3. Aux termes de l'article L. 431-3 du code de l'entrée et du séjour des étrangers et du droit d'asile : " La détention d'un document provisoire délivré à l'occasion d'une demande de titre de séjour, d'une attestation de demande d'asile ou d'une autorisation provisoire de séjour autorise la présence de l'étranger en France sans préjuger de la décision définitive qui sera prise au regard de son droit au séjour. Sous réserve des exceptions prévues par la loi ou les règlements, ces documents n'autorisent pas leurs titulaires à exercer une activité professionnelle ". Aux termes de l'article R. 431-12 du même code : " L'étranger admis à souscrire une demande de délivrance ou de renouvellement de titre de séjour se voit remettre un récépissé qui autorise sa présence sur le territoire pour la durée qu'il précise ". Aux termes de l'article R. 431-14 du même code : " Est autorisé à exercer une activité professionnelle le titulaire du récépissé de demande de première délivrance des titres de séjour suivants : 1° La carte de séjour temporaire portant la mention " salarié " prévue à l'article L. 421-1 et la carte de séjour temporaire portant la mention " travailleur temporaire " prévue à l'article L. 421-3, dès lors que son titulaire satisfait aux conditions mentionnées à l'article L. 5221-1 du code du travail ".

4. Il ressort des pièces du dossier que M. B a sollicité un titre de séjour portant la mention " salarié " ou " travailleur temporaire ", non pas sur le fondement des articles L. 421-1 et L. 421-3 du code de l'entrée et du séjour des étrangers et du droit d'asile, mais au titre d'une admission exceptionnelle au séjour, sur le fondement de l'article L. 435-1 du même code, or aucune disposition législative ou réglementaire ne prévoit que, pendant l'instruction d'une telle demande, l'intéressé puisse se voir délivrer un récépissé, l'autorisant à exercer une activité professionnelle sur le territoire français. Dans ces conditions, M. B n'est pas fondé à soutenir que la carence du préfet de la Martinique à lui délivrer un récépissé, l'autorisant à travailler pendant l'instruction de sa demande de titre de séjour, serait constitutive d'une atteinte grave et manifestement illégale à sa liberté d'aller et venir et à son droit au travail. Par ailleurs, si M. B expose qu'il exerce une activité professionnelle sur le territoire français depuis le 12 novembre 2020, cette circonstance ne saurait, à elle seule, lui conférer le droit à une admission exceptionnelle au séjour, alors que M. B ne fait état d'aucun motif exceptionnel ou humanitaire, de nature à lui conférer un droit au séjour, et ne justifie, au demeurant, pas avoir disposé, antérieurement à sa demande d'admission exceptionnelle au séjour, d'un quelconque titre de séjour l'autorisant à résider sur le territoire français et, a fortiori, à y exercer une activité professionnelle.
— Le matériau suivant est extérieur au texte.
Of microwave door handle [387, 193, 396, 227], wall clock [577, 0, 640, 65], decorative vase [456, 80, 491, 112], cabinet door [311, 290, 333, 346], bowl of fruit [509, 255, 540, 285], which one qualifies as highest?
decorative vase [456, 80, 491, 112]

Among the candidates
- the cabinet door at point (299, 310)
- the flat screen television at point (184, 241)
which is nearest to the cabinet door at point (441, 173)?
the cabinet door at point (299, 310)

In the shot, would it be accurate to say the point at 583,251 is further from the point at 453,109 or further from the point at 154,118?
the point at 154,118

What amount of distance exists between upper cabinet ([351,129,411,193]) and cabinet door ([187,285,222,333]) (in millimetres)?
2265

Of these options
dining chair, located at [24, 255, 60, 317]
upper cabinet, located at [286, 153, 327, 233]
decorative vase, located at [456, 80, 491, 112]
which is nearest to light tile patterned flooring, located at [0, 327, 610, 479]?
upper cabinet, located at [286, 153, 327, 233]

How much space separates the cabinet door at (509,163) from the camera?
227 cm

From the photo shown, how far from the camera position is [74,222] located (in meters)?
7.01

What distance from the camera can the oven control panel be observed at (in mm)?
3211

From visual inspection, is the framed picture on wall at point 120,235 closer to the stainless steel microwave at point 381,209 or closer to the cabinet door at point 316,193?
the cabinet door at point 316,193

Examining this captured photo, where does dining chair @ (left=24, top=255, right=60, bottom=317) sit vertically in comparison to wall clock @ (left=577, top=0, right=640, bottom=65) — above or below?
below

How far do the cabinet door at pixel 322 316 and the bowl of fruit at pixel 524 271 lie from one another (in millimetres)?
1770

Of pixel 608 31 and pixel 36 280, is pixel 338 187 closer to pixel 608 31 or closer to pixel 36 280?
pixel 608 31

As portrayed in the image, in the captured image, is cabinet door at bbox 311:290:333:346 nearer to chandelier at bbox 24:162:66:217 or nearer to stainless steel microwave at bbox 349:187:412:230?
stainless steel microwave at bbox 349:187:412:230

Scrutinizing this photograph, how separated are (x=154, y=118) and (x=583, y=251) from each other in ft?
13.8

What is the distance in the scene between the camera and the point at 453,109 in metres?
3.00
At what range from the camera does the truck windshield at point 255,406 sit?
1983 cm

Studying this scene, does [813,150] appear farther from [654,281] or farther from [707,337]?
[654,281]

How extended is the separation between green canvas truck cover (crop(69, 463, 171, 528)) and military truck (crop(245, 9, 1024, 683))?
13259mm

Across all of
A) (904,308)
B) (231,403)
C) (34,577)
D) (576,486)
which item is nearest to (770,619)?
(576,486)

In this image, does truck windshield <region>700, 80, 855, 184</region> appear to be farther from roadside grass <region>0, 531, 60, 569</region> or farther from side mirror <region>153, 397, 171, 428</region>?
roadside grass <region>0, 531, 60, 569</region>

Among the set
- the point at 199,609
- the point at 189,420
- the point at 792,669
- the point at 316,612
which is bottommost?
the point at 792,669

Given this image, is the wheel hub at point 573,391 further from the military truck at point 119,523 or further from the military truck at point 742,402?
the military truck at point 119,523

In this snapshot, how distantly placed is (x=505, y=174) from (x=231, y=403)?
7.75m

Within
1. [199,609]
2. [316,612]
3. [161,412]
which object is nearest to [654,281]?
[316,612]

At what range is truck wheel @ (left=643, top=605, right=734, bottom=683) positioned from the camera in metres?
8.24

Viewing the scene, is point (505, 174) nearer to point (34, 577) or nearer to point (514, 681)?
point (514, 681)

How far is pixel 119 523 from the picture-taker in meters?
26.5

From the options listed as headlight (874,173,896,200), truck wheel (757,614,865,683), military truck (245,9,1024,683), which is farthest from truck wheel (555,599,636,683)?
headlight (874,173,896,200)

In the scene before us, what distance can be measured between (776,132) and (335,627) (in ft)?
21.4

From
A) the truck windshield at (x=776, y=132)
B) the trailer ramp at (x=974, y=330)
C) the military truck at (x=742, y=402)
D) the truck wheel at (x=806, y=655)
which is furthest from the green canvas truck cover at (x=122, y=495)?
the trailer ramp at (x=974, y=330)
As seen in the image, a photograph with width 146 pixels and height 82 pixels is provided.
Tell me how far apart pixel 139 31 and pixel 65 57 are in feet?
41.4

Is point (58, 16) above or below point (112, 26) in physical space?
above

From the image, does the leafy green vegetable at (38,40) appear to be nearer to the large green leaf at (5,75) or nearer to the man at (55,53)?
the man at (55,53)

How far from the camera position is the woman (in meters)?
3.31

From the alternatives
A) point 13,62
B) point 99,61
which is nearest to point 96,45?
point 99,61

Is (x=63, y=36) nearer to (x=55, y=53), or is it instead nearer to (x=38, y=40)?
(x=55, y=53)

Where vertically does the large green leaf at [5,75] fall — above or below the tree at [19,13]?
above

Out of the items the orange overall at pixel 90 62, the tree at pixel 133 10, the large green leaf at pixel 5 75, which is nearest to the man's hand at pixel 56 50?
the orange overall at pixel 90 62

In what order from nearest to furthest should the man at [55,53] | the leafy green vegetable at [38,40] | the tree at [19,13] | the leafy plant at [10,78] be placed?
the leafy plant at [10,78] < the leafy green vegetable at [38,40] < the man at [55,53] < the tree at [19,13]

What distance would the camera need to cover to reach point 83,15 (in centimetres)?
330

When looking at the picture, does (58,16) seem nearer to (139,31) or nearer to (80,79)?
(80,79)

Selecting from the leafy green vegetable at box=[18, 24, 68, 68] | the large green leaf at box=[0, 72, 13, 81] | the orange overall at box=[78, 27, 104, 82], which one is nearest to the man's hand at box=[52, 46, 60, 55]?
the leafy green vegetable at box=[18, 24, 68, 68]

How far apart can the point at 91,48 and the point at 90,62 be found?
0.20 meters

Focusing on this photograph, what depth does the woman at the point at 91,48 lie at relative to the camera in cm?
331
5. Il résulte de tout ce qui précède, sans qu'il soit besoin de statuer sur la condition d'urgence, que la requête de M. B doit être rejetée, y compris les conclusions présentées au titre de l'article L. 761-1 du code de justice administrative.

ORDONNE :

Article 1er : La requête de M. B est rejetée.

Article 2 : La présente ordonnance sera notifiée à M. A B et au préfet de la Martinique.

Fait à Shoelcher, le 11 août 2022.

Le juge des référés,

F. Lancelot

Le greffier,

J-H. Minin

La République mande et ordonne au préfet de la Martinique, en ce qui le concerne, et à tous commissaires de justice à ce requis en ce qui concerne les voies de droit commun, contre les parties privées, de pourvoir à l'exécution de la présente décision.